The segment entropy box plots (ﬁgure 4) displayed an evident dichotomy. The similar distributions

of the King James and New International translations strongly indicate that their entropies are

statistically comparable despite great variety in writing style. Whilst the distributions of the Neo-

Quenya and Latin segment entropies were both lower than the English distributions, their box plots

were statistically dissimilar. The median for the Latin translation lay outside the 95% conﬁdence

interval of the Neo-Quenya median and vice versa. The Neo-Quenya and the Latin may be dissimilar

due to the fact that they are diﬀerent languages, or it may be because Latin is a natural language,

and Neo-Quenya is constructed. Comparisons with a greater variety of translations would be required

to support or negate either conclusion.

As has been observed above, the Zipf-Mandelbrot comparisons after the removal of the two most

common words displayed a clear dichotomy between the English and the non-English New Testament

translations (ﬁgure 3). The Zipf-Mandelbrot distributions for the non-English translations started

lower, but ended higher than the English. This was reﬂected in the diﬀerences between the total

number of words and the number of unique words in each section [appendix B]. For each section, the

English translations had by far the higher word count [appendix B, table 5], but when the number

of unique words was tabulated [appendix B, table 6], it was found that they had fewer unique words

than the non-English translations. Hence, this leads to higher frequencies in the more common words

and a steep drop-oﬀ as the word rank is increased. The most obvious explanation for this is inﬂection.

Inﬂection in language is essentially a categorisation of grammar structure and the importance of

word order. English, as a weakly inﬂected language, is heavily dependent on word order, articles,

prepositions, pronouns and auxiliary verbs in order to correctly convey the information in a sentence.

On the other hand, heavily inﬂected languages (such as Quenya and Latin), usually indicate this

information by changing noun and verb endings. In an extreme example:

English: The dog gives a dog to a dog.

Latin: canis canem cani dat.

Here, the diﬀerent endings to ‘canis’ (dog) indicate which dog it is. The ‘-is’ ending denotes the dog

doing the action, the ‘-em’ ending denotes the dog having the action done to it, and the ‘-i’ ending

denotes the dog having something given to it. A similar thing occurs with verb person, number, mood,

tense and aspect. Consequently, inﬂected languages use fewer words of a greater variety to convey the

same information.

It is also worth noting that, as demonstrated by the entropy table (ﬁgure 3) and box plot (ﬁgure

4), heavily inﬂected languages appear to have lower Shannon entropies than weakly inﬂected ones.

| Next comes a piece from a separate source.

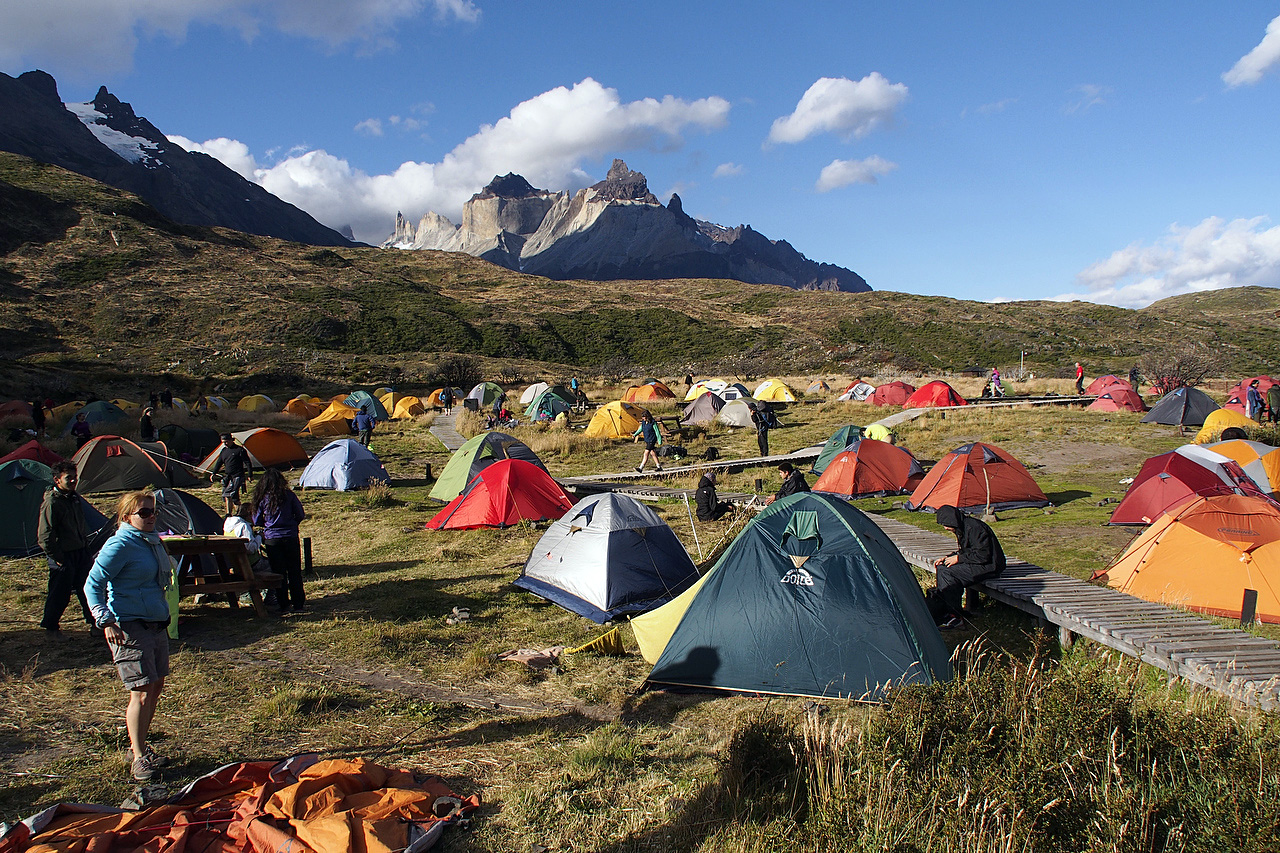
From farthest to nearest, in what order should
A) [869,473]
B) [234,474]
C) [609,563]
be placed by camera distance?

However, in order to draw a conﬁdent conclusion, more translations would need to be analysed.

6.2 Potential Extentions

The possible extensions of this project are many and varied. Ideally, comparisons would be performed

between the Neo-Quenya and at least 30 other natural languages, to allow for some indication of

statistical signiﬁcance. A range of inﬂected and non-inﬂected languages, as well as non-Indo-European

ones could be included, to investigate the relationship between Quenya, languages it is based oﬀ (e.g.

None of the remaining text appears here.